■ RECORDS FOR THIS TASK:

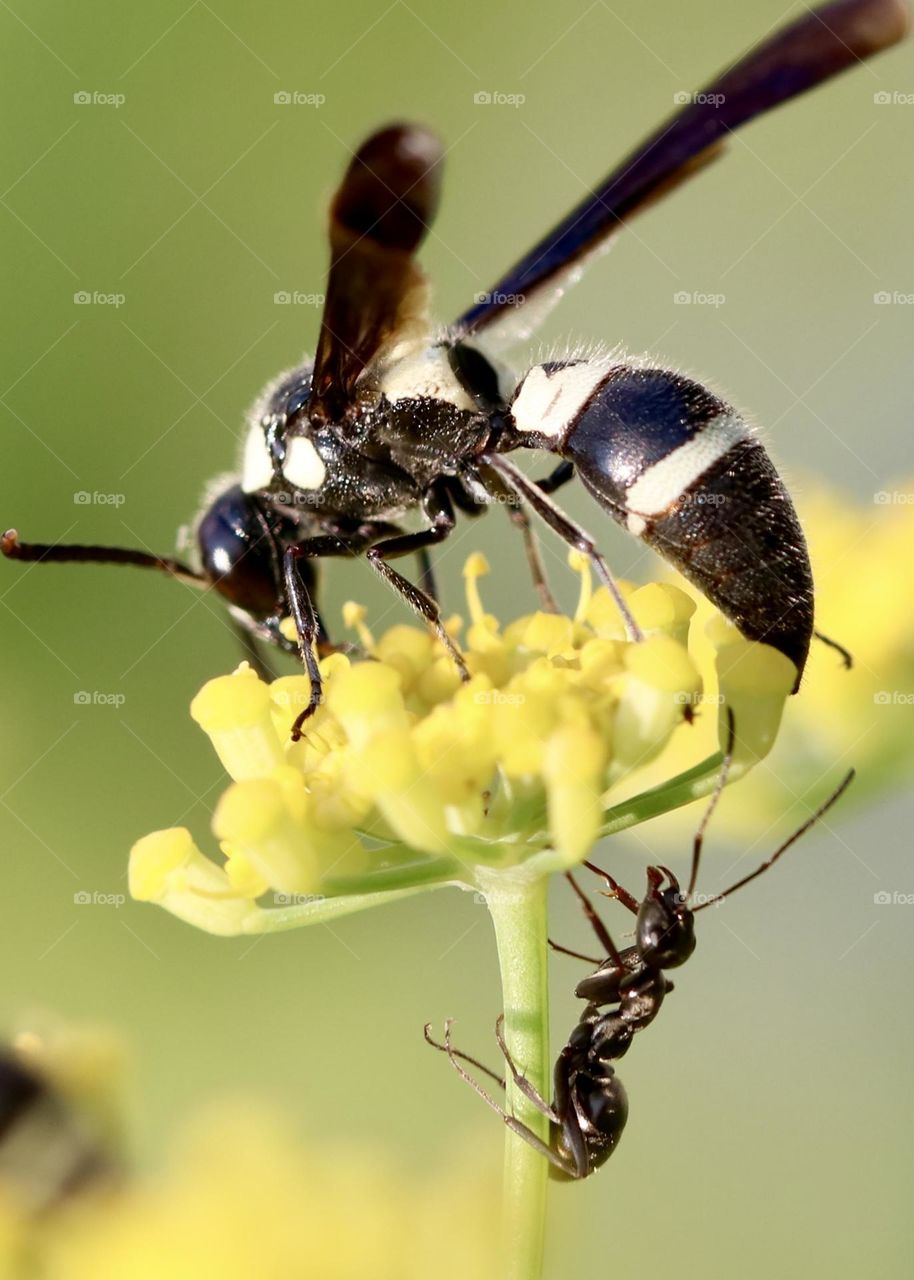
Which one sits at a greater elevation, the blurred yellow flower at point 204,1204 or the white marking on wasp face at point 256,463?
the white marking on wasp face at point 256,463

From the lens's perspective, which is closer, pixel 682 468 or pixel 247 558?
pixel 682 468

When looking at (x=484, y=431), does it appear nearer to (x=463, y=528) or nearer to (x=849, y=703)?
(x=849, y=703)

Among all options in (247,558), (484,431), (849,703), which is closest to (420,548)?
(484,431)

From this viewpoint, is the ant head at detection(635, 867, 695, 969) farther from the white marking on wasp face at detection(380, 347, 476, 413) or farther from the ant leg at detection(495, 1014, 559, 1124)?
the white marking on wasp face at detection(380, 347, 476, 413)

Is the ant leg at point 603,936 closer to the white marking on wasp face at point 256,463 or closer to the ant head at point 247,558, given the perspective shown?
the ant head at point 247,558

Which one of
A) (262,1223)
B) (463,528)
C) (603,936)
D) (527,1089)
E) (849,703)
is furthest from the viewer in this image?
(463,528)

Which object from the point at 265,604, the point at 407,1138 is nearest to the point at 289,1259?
the point at 265,604

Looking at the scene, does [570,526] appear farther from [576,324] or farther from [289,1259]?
[576,324]

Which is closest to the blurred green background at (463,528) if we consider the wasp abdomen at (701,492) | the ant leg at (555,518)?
the ant leg at (555,518)
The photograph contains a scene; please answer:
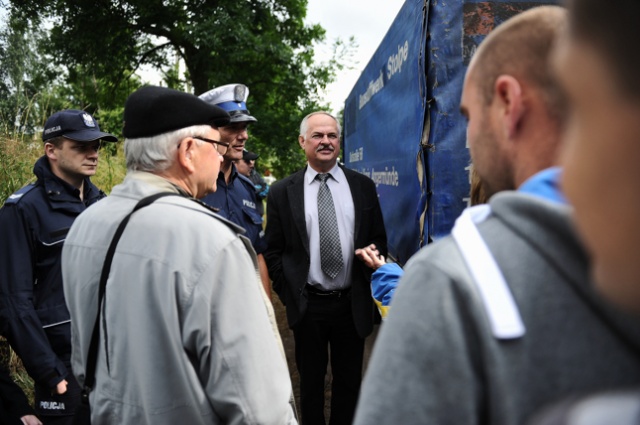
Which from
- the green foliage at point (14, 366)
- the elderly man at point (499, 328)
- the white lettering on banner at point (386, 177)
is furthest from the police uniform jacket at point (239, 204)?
the elderly man at point (499, 328)

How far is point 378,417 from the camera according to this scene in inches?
27.0

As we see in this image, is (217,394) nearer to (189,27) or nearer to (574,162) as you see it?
(574,162)

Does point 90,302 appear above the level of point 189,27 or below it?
below

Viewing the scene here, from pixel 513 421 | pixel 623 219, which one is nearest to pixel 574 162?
pixel 623 219

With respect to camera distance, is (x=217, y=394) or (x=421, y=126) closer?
(x=217, y=394)

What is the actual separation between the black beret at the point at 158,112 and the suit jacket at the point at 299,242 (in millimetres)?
1987

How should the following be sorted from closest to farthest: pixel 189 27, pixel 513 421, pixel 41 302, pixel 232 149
A: pixel 513 421
pixel 41 302
pixel 232 149
pixel 189 27

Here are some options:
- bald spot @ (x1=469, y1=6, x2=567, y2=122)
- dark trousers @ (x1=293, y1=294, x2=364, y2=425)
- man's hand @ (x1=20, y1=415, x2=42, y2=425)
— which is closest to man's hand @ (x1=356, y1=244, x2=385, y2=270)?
dark trousers @ (x1=293, y1=294, x2=364, y2=425)

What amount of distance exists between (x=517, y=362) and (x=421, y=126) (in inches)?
95.3

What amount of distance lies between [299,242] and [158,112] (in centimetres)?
211

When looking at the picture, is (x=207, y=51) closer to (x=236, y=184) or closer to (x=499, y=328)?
(x=236, y=184)

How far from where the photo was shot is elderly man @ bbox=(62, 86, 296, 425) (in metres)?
1.64

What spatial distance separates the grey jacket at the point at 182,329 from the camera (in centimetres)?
164

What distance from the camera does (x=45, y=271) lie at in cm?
279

■ DIRECTIVE:
Restate the listing above word for word, and skip the pictures.

■ ANSWER TO THE EXERCISE:
Which one sits at a greater elevation, the blurred yellow flower at point 204,1204 or the white marking on wasp face at point 256,463?
the white marking on wasp face at point 256,463

From the lens's perspective, which is closer, pixel 682 468 or pixel 247 558?
pixel 682 468

When looking at (x=484, y=431), does it appear nearer to (x=463, y=528) or nearer to (x=849, y=703)?
(x=849, y=703)

Among all options in (247,558), (484,431), (849,703), which is closest to (420,548)?
(484,431)

From this viewpoint, is the ant head at detection(635, 867, 695, 969) farther from the white marking on wasp face at detection(380, 347, 476, 413) or farther from the ant leg at detection(495, 1014, 559, 1124)?
the white marking on wasp face at detection(380, 347, 476, 413)

Is the ant leg at point 603,936 closer to the white marking on wasp face at point 256,463 or closer to the ant head at point 247,558, given the perspective shown?
the ant head at point 247,558

Which one of
A) (262,1223)
B) (463,528)
C) (603,936)
D) (527,1089)
E) (849,703)
is furthest from the viewer in this image?
(463,528)

Which object from the point at 265,604, the point at 407,1138 is nearest to the point at 289,1259?
the point at 265,604

Looking at the scene, does [570,526] appear farther from [576,324] or farther from [289,1259]?
[576,324]

Which is closest to the blurred green background at (463,528) if we consider the wasp abdomen at (701,492) | the ant leg at (555,518)?
the ant leg at (555,518)
The photograph contains a scene; please answer:
Which from
- the green foliage at point (14, 366)
- the elderly man at point (499, 328)
- the white lettering on banner at point (386, 177)
is furthest from the police uniform jacket at point (239, 204)?
the elderly man at point (499, 328)

How far is point 378,417 from the camera according to this scene in inches?
27.0

As we see in this image, is (217,394) nearer to (189,27) or nearer to (574,162) as you see it?
(574,162)

Does point 90,302 appear above the level of point 189,27 or below it?
below

Viewing the scene here, from pixel 513 421 | pixel 623 219, which one is nearest to pixel 574 162?
pixel 623 219

With respect to camera distance, is (x=217, y=394) or (x=421, y=126) closer?
(x=217, y=394)

What is the actual separation between the black beret at the point at 158,112 and the suit jacket at the point at 299,242 (in millimetres)?
1987

How should the following be sorted from closest to farthest: pixel 189 27, pixel 513 421, pixel 41 302, pixel 232 149
A: pixel 513 421
pixel 41 302
pixel 232 149
pixel 189 27

Here are some options:
- bald spot @ (x1=469, y1=6, x2=567, y2=122)
- dark trousers @ (x1=293, y1=294, x2=364, y2=425)
- man's hand @ (x1=20, y1=415, x2=42, y2=425)
— which is closest to man's hand @ (x1=356, y1=244, x2=385, y2=270)?
dark trousers @ (x1=293, y1=294, x2=364, y2=425)

What amount of distance exists between (x=517, y=362) and (x=421, y=126) (in inches)?
95.3

What amount of distance lies between [299,242] and [158,112] (in centimetres)?
211

When looking at the picture, is (x=207, y=51) closer to (x=236, y=184) or closer to (x=499, y=328)?
(x=236, y=184)

How far from where the photo was shot is elderly man @ bbox=(62, 86, 296, 425) (in metres)?
1.64

What spatial distance separates the grey jacket at the point at 182,329 from the camera (in centimetres)?
164

What distance from the camera does (x=45, y=271) lie at in cm?
279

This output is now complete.